Anlama kontrolü:
a. Klişeler yazısına göre masalların ve deyişlerin bir nesilden ötekine geçmesi için ne olması gerekir?
b. Klişeler yazısında "Dinliyoruz, yaşatıyoruz ve" sözlerinin geçtiği yerden başla, "tanıdık şeyleri seviyoruz." sözlerinden sonra dur ve bu bölümü hiç değiştirmeden yaz.

Seçilen bölüm:

X

Dinliyoruz, yaşatıyoruz ve aktarıyoruz: Hiç merak ettiniz mi, hayatınızdaki klişeler neler?

İlk doğduklarında belki de çok zekice olan bazı fikirler ya da ilk söylendiklerinde kulağa çok anlamlı gelen bazı sözler “çok fazla” kullanıldığında birer “klişe”ye dönüşebiliyorlar. Çok fazla kişi aynı sözü tekrar tekrar kullanıp bir nevi tüketiyor ve artık orijinalliğini yitirmiş sadece “tanıdık” sözler haline geliyorlar. Yine de onlardan vazgeçemiyoruz. Dedik ya “tanıdık” oluyorlar artık, ve bizler tanıdık şeyleri seviyoruz.

Kimi zaman ortak paydalar yaratır klişeler. Hiç tanımadığınız biriyle bir anda “Ankara’da yaşayamam, deniz yok.” klişesinde bir araya gelip sohbete başlayabilirsiniz mesela. Paydaşlık güzel ancak söz artık o kadar sıradan hale gelmiştir ki, söylendiğinde pek de etki yaratmaz. Söz gerçekten söylemek istediğinizi anlatıyor olsa da artık duygusunu kaybetmiştir. Dolayısıyla etkisi olan, duygusu olan bir sohbet klişeleri pek sevmez diyebiliriz.

Bununla birlikte, klişeler önemlidir. Çünkü sözlü kültüre büyük etkileri vardır. Masalların, deyişlerin bir nesilden diğerine aktarılması için fazlaca tekrarlanması gerekir, yani birer klişe haline gelmeleri sözlü kültürün bir parçası haline getirir onları. Kim sevmez masalları özellikle de, karakterleri “sonsuza dek mutlu yaşadılar…”sa, ya da “iyiler hep kazanır…”sa.

Verilen bilgiler:
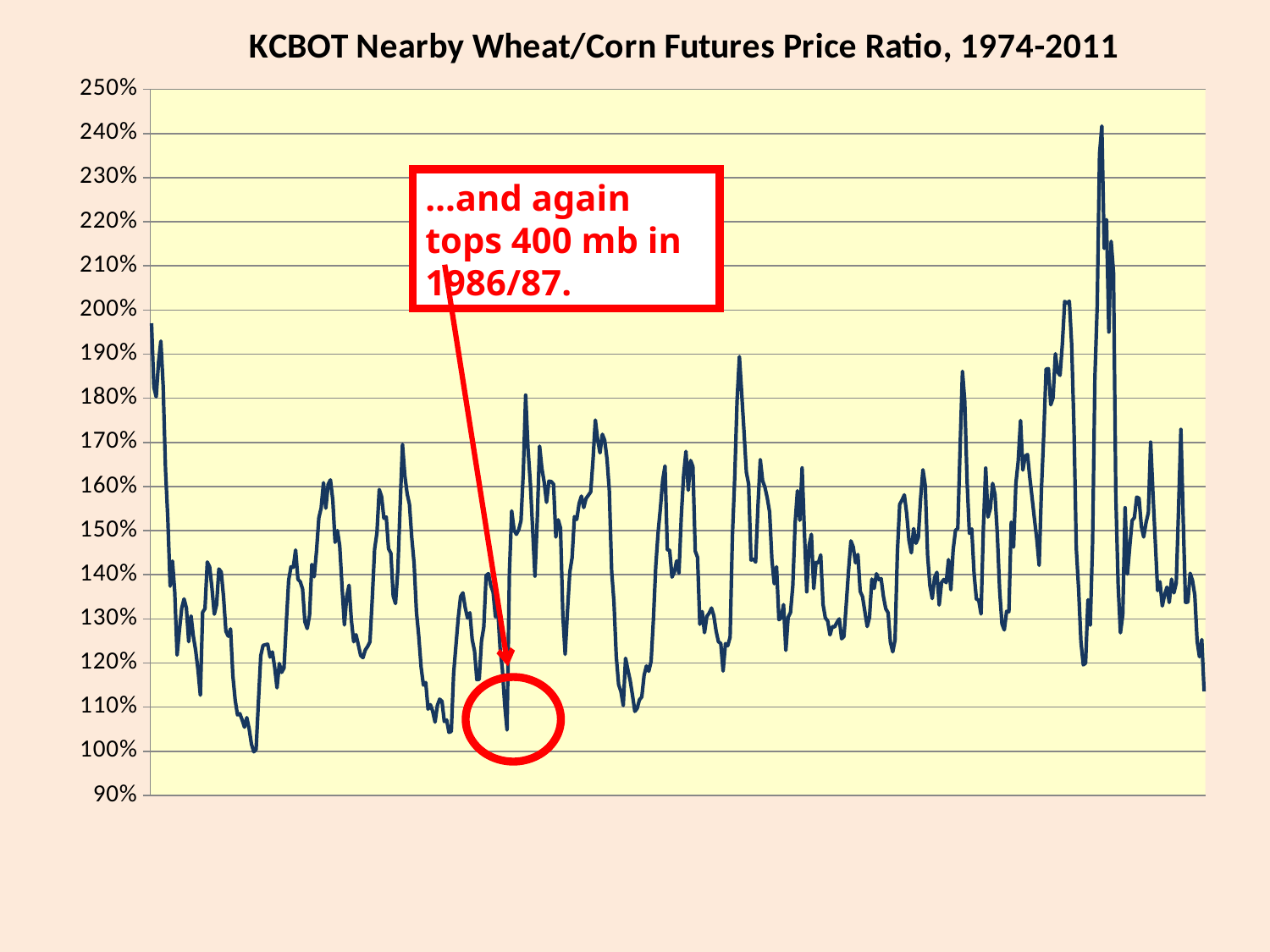
Is the lowest value reached by the line greater or less than 110%? less What is the lowest tick value shown on the vertical axis? 90% What is the title of the chart? KCBOT Nearby Wheat/Corn Futures Price Ratio, 1974-2011 What does the red annotation box on the chart say? ...and again tops 400 mb in 1986/87. What is the highest tick value shown on the vertical axis? 250% Is the value at the point circled in red greater or less than 120%? less Is the highest value reached by the line greater or less than 230%? greater What kind of chart is shown on the slide? line chart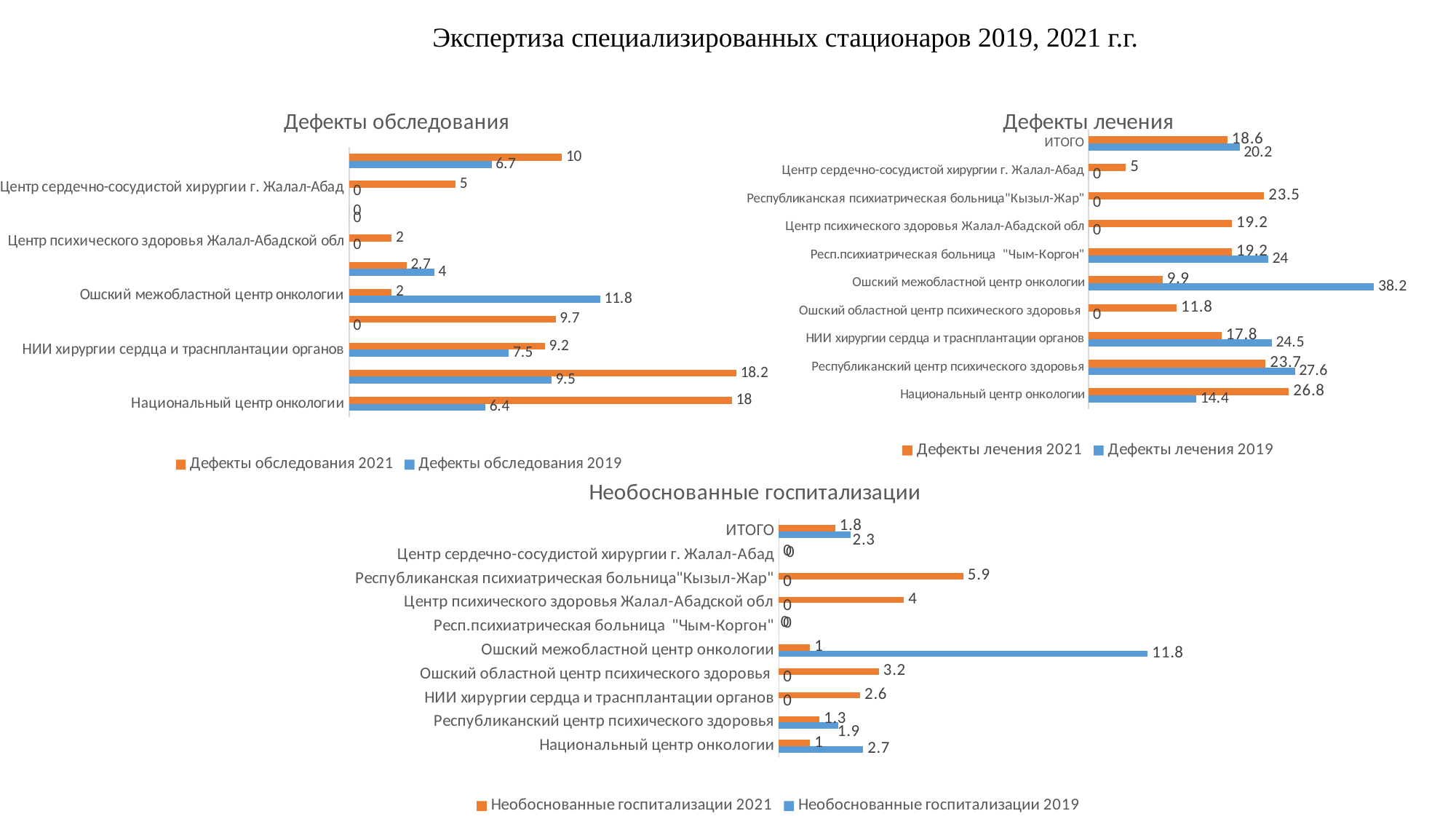
What kind of chart is 'Дефекты обследования'? Bar chart In the 'Дефекты лечения' chart, what is the 'Дефекты лечения 2019' value for Ошский межобластной центр онкологии? 38.2 In the 'Дефекты лечения' chart, what is the difference between the 2019 and 2021 values for ИТОГО? 1.6 In the 'Дефекты лечения' chart, which category has the highest 'Дефекты лечения 2019' value? Ошский межобластной центр онкологии How many series does the legend of the 'Дефекты лечения' chart list? 2 In the 'Дефекты лечения' chart, what is the difference between the 2019 and 2021 values for НИИ хирургии сердца и трансплантации органов? 6.7 In the 'Необоснованные госпитализации' chart, for Национальный центр онкологии, which is larger: the 2019 value or the 2021 value? 2019 In the 'Необоснованные госпитализации' chart, which category has the highest 'Необоснованные госпитализации 2021' value? Республиканская психиатрическая больница "Кызыл-Жар" In the 'Дефекты лечения' chart, what is the 'Дефекты лечения 2021' value for Национальный центр онкологии? 26.8 In the 'Необоснованные госпитализации' chart, what is the 2021 value for Республиканская психиатрическая больница "Кызыл-Жар"? 5.9 In the 'Необоснованные госпитализации' chart, what is the 2019 value for Ошский межобластной центр онкологии? 11.8 How many categories are shown in the 'Необоснованные госпитализации' chart? 10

Sırayla yanıtlar:
a. Fazlaca tekrarlanmaları gerekir.

b.
Dinliyoruz, yaşatıyoruz ve aktarıyoruz: Hiç merak ettiniz mi, hayatınızdaki klişeler neler?

İlk doğduklarında belki de çok zekice olan bazı fikirler ya da ilk söylendiklerinde kulağa çok anlamlı gelen bazı sözler “çok fazla” kullanıldığında birer “klişe”ye dönüşebiliyorlar. Çok fazla kişi aynı sözü tekrar tekrar kullanıp bir nevi tüketiyor ve artık orijinalliğini yitirmiş sadece “tanıdık” sözler haline geliyorlar. Yine de onlardan vazgeçemiyoruz. Dedik ya “tanıdık” oluyorlar artık, ve bizler tanıdık şeyleri seviyoruz.